MFJS Students Tackle Environmental Issues Through Sustainability-Focused Internships
Edited By Hannah Kipersztok, first-year MA student in international studies
With all of the current talk about climate change and its negative impacts, the Department of Media, Film & Journalism Studies is proud to see two of its graduate students pursuing sustainability-focused internships. Ryan Kistler is a second-year graduate student studying media and public communication (MEPC), and he interns with the Colorado Water Trust. Daniel Estes is also a second-year MEPC graduate student and interns for The Nature Conservancy (TNC). Keep reading to hear directly from Ryan and Daniel about their valuable internship experiences!
Restoring Colorado's Rivers
By Ryan Kistler
When I started at Colorado Water Trust last month as the Communications and Development Intern, I really had no idea what I was getting into. I thought, restoring flows to rivers...cool! Sounds pretty straightforward. Turns out that there is a lot more to it than I realized.
Colorado Water Trust's mission is to restore flows to Colorado's rivers in need. Having adequate water flowing through our rivers is essential and affects all of us. Whether you're preserving habitats for various species of wildlife, enjoying a lazy-river, beer-drinking afternoon, or doing any other fun river-related activities, you're going to need water.
The work done by the Colorado Water Trust requires time and a significant amount of relationship building.
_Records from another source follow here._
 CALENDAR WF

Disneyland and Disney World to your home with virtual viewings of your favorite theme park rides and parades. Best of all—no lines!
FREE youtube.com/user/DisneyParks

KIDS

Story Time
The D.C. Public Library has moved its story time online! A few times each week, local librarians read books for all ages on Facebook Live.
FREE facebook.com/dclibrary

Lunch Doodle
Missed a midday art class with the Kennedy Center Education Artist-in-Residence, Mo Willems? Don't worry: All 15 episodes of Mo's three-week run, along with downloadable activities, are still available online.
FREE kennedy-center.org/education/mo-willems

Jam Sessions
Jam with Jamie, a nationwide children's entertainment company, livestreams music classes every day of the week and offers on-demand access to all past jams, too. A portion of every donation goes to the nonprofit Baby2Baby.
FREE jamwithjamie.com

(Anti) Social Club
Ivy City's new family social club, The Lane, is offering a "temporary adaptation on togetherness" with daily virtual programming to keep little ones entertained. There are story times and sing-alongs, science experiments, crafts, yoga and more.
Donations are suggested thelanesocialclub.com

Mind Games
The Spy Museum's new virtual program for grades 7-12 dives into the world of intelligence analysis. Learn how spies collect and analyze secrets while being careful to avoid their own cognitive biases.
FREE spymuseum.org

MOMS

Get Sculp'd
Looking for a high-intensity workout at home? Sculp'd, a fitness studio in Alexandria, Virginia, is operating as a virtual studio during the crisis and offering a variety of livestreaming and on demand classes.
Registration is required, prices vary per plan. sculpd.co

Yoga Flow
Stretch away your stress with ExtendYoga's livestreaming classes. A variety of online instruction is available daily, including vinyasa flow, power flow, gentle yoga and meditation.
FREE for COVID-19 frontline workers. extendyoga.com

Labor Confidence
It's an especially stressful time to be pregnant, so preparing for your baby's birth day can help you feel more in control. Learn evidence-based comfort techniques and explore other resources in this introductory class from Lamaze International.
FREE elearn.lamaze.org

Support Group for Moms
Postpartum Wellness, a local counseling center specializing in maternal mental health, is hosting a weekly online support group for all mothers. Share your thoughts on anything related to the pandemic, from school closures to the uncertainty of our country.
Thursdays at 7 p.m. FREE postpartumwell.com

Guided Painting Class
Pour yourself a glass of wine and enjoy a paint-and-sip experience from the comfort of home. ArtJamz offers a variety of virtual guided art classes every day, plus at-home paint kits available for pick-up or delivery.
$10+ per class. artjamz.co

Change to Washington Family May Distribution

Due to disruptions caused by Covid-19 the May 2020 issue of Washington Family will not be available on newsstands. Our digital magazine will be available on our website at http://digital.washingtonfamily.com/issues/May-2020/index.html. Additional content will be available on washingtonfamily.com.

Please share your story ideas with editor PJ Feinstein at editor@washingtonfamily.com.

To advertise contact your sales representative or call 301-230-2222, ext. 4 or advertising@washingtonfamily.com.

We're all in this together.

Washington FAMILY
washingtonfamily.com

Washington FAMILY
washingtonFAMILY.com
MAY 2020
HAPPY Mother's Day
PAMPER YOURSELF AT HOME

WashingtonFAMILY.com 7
Because water is so scarce and there is a long history of conflict over water rights in Colorado, solutions need to be creative and win-win for everyone involved. Every person at the organization plays an important role in finding these solutions.
At Colorado Water Trust, I primarily assist with developing content for different communication channels, event planning, and finding clear and concise ways to communicate Colorado Water Trust's impact. Because the work is so complex, how we communicate about it is super important. Trying to find a middle ground between giving too little information and over-explaining things has proven to be challenging. However, by using the skills and knowledge I have gained in my MEPC courses, I have been able to work through the challenges. Not only has the internship given me some great hands-on experience, but it has also made me excited about doing this type of work full time once I graduate.
I still have so much to learn about the Colorado water system and river conservation, but this internship has helped me understand the importance of this work as well as how vital it is to get people involved. I'm excited to continue merging the knowledge and experience I have gained at DU with my work at the Colorado Water Trust.
It really is possible to make the world a better place – My time at The Nature Conservancy
By Daniel Estes
When I began my coursework in the MEPC program, my goal was to develop the communication skill-set necessary to make the world a better place. I recognize that the phrase "make the world a better place" sounds like a tireless cliché to most. Yet instead of being brought down to earth by my studies, my time in the MEPC program has only strengthened my resolve that this is both a worthwhile and attainable goal.
As my time in the program nears its end, I have been given the opportunity to apply what I have learned in the classroom within a Marketing and Media Relations Internship with The Nature Conservancy (TNC). As a renowned global nonprofit focused on environmental protection and sustainability, TNC is at the front lines of the battle to protect our planet. From creating water funds in South America to establishing nature preserves in Africa, the organization employs a vast network of dedicated professionals who share the common goal of conscious sustainability. Needless to say, I was beyond ecstatic when my internship advisor, Associate Professor Erika Polson, helped me land the position.
My role at TNC is multifaceted and dynamic. Reporting to the Marketing Manager for the Colorado chapter, I have been tasked with interviewing the leadership teams of various projects and writing feature stories on their work for the organization's website and magazine. This has proven to be a one-of-a-kind experience for two reasons. First, it has allowed me to gain strategic writing experience in a professional setting. Second, it has afforded me the opportunity to learn about the inner workings of a globally impactful nonprofit directly from the organization's management – a level of access that not many interns are lucky enough to enjoy.
While many internships are stereotypically wrought with latte-pickups for the boss and negligible 'real' work, my experience at TNC has been just the opposite. Apart from the writing assignments, I have also assisted on video shoots with local partners around the issue of climate change and have sat in on meetings where multimillion-dollar land protection deals were being discussed.
My time at TNC has reaffirmed what my classes already established: it really is possible to do meaningful work and improve the world through applied communication. Without question, my internship experience will inform any work I do going forward, and I could not be more grateful for the opportunity.